What the task asks: Express the lines from the line with "Audi A5 Cabrio" up to and including the line with "Similar image 10902363" as a Markdown table with the columns Row and Text, leaving out blank lines and the pictures.

Data in this exercise:
════════════════

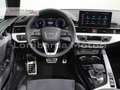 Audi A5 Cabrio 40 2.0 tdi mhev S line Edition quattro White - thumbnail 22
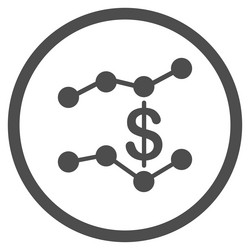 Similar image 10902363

════════════════

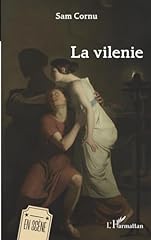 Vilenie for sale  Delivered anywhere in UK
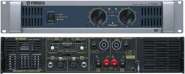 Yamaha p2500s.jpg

════════════════

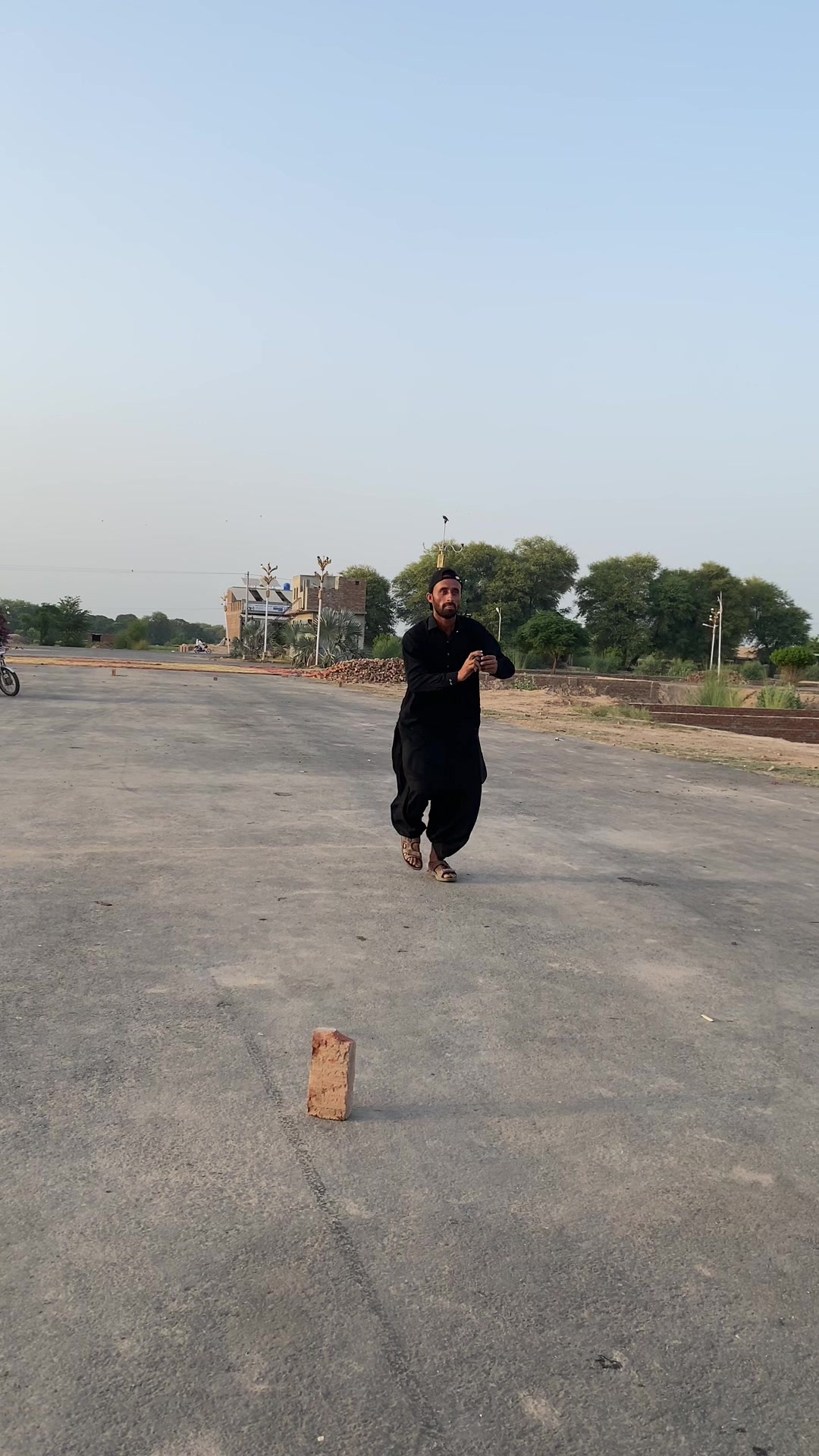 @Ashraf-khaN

════════════════

Exercise result:
| Row | Text |
|---|---|
| 1 |  Audi A5 Cabrio 40 2.0 tdi mhev S line Edition quattro White - thumbnail 22 |
| 2 |  Similar image 10902363 |